Many of the football fans who headed to El Paso to witness OU's Sun Bowl victory last week didn't cross the border into Mexico. In better times, that side trip would have been an obligatory tourist adventure.
But Mexico's drug cartels have put a stop to that with the hundreds of homicides taking place across the border in Juarez. Few tourists made the short trip this year. That's too bad because a trip to Mexico was what helped build the Sun Bowl.
Sun Bowl officials had hoped for about 10,000 out-of-town visitors. The stadium was mostly full. Many were local residents and soldiers from a nearby army post.
Juarez merchants said tourism traffic is down about 80 percent in their city. The drug turf war is being waged by the Juarez cartel and Sinaloa cartel.
El Paso itself is a safe city. In fact, one magazine rated it as the second safest city in the country with 18 homicides last year, compared to 57 in Oklahoma City and 50 in Tulsa.

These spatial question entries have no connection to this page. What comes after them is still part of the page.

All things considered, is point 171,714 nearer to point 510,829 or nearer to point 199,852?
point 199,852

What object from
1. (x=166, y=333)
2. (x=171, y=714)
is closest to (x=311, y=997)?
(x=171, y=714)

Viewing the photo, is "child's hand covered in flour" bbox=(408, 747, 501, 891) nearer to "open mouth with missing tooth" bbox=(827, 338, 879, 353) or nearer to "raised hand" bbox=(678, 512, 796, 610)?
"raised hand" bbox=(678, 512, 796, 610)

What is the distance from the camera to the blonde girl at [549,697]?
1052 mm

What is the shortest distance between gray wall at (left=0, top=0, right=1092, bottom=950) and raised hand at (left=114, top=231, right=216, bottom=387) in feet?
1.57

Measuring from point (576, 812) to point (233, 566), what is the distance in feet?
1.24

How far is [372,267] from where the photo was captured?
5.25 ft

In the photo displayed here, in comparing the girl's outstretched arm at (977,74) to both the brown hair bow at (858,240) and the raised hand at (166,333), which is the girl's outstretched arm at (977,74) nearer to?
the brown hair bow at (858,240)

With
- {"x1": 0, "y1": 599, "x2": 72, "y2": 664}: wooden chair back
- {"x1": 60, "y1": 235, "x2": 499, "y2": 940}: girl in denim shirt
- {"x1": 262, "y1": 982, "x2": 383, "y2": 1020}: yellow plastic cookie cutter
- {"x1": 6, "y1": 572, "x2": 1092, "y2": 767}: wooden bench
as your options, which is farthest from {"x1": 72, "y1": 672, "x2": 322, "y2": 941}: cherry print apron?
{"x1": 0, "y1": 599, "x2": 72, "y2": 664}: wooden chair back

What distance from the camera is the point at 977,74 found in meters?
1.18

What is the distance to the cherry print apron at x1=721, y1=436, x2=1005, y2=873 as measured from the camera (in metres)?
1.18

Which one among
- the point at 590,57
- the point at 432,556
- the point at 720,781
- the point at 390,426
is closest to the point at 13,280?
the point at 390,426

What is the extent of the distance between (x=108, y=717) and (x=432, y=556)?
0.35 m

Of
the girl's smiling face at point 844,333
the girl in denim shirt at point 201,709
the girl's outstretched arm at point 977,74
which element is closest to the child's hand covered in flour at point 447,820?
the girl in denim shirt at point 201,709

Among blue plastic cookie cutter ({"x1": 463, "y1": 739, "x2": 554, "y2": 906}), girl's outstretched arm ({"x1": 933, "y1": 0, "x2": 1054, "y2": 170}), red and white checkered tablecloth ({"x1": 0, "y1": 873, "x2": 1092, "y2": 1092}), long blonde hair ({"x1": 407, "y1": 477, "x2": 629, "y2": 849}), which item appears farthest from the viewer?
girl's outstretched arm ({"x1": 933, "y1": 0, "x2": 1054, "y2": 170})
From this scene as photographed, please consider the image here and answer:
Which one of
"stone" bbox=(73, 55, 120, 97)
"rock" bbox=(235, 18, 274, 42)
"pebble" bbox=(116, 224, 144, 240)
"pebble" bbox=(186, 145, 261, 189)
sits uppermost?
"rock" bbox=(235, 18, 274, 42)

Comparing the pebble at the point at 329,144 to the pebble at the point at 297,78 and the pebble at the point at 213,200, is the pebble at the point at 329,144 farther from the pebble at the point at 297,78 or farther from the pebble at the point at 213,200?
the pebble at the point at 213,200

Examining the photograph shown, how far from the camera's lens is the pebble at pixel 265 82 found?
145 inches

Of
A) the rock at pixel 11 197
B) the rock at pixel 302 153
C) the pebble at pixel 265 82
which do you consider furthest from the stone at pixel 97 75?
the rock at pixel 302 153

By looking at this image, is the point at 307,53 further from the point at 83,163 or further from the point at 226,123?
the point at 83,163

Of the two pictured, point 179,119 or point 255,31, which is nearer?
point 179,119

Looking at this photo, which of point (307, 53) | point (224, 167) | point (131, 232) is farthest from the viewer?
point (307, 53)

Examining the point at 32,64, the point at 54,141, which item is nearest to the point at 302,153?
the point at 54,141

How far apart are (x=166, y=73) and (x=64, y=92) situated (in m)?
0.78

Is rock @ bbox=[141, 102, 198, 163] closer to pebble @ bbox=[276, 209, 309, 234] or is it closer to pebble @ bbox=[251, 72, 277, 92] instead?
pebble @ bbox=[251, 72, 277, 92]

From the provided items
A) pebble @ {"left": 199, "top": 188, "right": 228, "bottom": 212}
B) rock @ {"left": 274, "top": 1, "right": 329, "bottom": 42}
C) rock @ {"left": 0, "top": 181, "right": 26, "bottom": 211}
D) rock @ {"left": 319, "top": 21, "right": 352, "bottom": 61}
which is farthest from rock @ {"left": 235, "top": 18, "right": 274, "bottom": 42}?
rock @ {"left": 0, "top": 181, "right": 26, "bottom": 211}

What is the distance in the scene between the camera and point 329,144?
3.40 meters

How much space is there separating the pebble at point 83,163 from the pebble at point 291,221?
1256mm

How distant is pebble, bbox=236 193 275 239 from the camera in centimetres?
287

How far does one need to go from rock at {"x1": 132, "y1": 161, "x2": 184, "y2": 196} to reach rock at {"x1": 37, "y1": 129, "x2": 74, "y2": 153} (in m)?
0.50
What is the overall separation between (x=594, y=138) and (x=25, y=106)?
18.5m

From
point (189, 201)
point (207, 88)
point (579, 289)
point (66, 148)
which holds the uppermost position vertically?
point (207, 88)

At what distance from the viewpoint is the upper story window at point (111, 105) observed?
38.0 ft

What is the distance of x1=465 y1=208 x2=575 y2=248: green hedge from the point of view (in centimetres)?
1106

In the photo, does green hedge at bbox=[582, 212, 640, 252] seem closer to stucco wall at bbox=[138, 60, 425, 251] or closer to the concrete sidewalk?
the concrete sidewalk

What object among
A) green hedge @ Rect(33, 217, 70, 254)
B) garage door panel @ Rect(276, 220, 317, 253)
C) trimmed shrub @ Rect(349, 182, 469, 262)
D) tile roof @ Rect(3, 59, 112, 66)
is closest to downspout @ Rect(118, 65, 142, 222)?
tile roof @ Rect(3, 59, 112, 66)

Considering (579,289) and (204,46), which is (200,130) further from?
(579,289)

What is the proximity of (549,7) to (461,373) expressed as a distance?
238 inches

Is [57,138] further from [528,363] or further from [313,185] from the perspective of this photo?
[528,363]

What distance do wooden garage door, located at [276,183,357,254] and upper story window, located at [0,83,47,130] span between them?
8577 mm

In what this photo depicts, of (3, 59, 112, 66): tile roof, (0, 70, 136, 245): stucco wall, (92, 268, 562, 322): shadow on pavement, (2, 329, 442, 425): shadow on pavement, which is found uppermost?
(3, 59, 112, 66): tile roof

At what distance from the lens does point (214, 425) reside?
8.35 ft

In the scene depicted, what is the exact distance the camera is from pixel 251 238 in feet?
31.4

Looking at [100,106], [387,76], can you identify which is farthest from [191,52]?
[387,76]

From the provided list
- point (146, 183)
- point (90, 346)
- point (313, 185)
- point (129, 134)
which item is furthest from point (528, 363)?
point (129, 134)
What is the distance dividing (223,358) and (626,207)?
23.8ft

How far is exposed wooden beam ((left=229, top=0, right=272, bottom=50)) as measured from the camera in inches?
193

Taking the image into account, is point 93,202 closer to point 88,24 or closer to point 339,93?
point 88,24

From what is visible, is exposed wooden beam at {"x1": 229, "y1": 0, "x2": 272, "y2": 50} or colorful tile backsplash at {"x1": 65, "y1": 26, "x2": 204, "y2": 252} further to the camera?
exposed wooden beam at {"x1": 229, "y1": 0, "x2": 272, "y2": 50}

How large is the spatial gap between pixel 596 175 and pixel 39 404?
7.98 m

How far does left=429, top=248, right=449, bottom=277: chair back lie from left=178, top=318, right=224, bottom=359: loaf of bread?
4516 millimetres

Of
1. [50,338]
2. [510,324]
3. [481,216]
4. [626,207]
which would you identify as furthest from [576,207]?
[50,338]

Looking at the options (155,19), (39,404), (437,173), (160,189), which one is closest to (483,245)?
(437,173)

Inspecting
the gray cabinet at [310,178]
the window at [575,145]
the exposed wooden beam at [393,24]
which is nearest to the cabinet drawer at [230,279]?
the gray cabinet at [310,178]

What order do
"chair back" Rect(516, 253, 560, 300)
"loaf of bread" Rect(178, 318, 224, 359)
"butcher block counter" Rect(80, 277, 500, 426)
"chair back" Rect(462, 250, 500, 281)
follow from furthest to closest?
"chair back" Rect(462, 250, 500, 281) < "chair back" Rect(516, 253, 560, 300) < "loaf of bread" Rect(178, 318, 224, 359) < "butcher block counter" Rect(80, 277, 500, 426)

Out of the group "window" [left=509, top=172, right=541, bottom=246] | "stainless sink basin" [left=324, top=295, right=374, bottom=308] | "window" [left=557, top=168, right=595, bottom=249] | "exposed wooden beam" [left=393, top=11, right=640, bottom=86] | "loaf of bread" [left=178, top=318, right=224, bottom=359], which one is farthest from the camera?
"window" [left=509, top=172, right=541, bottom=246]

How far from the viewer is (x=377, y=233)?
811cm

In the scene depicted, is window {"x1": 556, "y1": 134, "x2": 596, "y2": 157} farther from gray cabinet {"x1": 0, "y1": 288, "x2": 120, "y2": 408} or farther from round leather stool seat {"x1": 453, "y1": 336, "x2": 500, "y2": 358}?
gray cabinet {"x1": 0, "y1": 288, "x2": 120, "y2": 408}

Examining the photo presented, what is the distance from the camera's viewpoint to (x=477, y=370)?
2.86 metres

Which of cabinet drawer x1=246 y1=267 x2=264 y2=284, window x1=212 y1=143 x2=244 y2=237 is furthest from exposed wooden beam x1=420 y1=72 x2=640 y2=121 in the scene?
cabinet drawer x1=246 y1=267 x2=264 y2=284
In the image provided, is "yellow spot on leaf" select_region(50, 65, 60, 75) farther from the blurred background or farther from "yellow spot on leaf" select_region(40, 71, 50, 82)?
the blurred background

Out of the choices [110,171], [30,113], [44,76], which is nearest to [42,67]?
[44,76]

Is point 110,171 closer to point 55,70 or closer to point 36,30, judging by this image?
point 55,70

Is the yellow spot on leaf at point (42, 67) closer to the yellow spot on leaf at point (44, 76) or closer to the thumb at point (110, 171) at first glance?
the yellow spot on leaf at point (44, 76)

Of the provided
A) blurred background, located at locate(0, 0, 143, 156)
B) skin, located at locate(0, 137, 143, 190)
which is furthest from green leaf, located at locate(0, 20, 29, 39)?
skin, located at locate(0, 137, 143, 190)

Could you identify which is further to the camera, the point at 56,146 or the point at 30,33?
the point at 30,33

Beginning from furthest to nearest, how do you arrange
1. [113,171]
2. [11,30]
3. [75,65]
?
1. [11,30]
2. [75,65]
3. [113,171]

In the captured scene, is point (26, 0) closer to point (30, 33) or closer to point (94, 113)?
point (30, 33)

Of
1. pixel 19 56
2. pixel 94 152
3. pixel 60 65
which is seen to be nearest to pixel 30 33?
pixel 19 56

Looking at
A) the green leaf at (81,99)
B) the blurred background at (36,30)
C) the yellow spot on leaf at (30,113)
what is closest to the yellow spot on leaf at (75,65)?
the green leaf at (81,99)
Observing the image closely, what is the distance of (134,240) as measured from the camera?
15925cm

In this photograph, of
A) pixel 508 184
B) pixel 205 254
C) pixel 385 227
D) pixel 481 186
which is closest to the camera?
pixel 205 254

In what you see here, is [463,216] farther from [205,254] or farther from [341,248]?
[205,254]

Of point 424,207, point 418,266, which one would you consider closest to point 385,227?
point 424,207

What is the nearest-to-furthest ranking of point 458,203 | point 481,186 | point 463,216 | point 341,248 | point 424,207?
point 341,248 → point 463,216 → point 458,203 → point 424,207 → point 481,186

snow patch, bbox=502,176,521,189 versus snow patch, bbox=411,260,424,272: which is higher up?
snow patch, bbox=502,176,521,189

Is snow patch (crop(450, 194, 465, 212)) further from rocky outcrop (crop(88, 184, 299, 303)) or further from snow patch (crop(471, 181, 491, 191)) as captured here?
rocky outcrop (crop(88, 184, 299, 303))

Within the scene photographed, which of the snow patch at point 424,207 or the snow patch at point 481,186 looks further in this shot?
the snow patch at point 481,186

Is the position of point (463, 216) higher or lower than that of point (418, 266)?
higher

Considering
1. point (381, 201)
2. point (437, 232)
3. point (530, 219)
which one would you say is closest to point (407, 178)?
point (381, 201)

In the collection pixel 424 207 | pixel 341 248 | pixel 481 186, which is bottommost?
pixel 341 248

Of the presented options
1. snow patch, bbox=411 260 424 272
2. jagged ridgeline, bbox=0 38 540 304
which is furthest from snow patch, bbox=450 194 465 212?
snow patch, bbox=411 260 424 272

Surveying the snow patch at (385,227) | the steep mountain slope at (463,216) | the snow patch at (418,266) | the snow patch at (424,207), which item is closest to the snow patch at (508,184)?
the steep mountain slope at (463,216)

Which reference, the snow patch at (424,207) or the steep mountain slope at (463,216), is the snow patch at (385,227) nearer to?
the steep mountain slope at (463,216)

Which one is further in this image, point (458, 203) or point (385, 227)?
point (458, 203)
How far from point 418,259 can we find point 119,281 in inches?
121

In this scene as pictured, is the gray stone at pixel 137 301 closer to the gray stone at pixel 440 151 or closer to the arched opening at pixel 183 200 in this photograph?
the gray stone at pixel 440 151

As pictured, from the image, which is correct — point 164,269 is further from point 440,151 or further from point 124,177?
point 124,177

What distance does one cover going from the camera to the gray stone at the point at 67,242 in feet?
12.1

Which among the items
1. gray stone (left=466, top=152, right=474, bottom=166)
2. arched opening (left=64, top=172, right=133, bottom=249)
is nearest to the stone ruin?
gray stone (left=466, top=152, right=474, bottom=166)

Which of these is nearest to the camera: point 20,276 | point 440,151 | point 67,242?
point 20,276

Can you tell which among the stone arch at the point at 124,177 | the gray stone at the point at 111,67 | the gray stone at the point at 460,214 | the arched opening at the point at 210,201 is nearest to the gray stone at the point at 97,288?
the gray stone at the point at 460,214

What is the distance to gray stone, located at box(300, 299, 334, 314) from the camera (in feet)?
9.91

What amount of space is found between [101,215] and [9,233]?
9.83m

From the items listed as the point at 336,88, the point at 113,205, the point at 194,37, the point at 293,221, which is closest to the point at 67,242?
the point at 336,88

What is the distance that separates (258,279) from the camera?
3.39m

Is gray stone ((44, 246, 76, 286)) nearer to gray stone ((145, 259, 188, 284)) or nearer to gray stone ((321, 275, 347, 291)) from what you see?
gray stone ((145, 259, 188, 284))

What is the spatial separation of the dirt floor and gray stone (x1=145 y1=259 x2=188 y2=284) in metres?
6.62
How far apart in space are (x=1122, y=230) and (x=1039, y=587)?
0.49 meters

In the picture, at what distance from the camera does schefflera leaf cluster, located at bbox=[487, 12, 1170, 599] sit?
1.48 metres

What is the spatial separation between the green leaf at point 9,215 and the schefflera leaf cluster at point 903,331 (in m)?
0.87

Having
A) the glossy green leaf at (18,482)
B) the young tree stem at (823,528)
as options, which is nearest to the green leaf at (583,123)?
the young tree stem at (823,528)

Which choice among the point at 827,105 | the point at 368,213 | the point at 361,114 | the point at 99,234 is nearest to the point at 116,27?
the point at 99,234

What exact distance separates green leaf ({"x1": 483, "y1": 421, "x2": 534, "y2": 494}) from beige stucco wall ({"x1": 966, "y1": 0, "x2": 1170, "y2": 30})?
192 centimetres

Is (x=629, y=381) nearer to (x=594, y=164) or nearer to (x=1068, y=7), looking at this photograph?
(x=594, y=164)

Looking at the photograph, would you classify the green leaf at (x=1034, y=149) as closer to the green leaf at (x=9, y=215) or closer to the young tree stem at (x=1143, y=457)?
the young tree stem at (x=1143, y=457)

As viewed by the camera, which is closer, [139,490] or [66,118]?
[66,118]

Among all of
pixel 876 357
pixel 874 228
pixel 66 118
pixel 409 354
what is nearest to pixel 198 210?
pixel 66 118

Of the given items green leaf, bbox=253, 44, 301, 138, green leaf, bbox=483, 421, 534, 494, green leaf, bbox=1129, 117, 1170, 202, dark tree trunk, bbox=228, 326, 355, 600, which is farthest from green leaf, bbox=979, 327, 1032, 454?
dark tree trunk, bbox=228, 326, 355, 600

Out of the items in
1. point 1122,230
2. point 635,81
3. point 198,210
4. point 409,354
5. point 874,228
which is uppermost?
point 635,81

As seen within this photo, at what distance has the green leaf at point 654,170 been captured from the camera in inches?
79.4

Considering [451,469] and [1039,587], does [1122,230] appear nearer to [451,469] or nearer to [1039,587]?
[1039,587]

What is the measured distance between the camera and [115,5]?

But perception often becomes reality. The police chief in El Paso told the local newspaper visitors need not worry about safety unless they go to Juarez. The city averages seven killings per day and is the world's homicide capital.
"I would not trust my safety to the law-enforcement community over there because right now, it appears they are inefficient," El Paso Police Chief Greg Allen told the El Paso Times.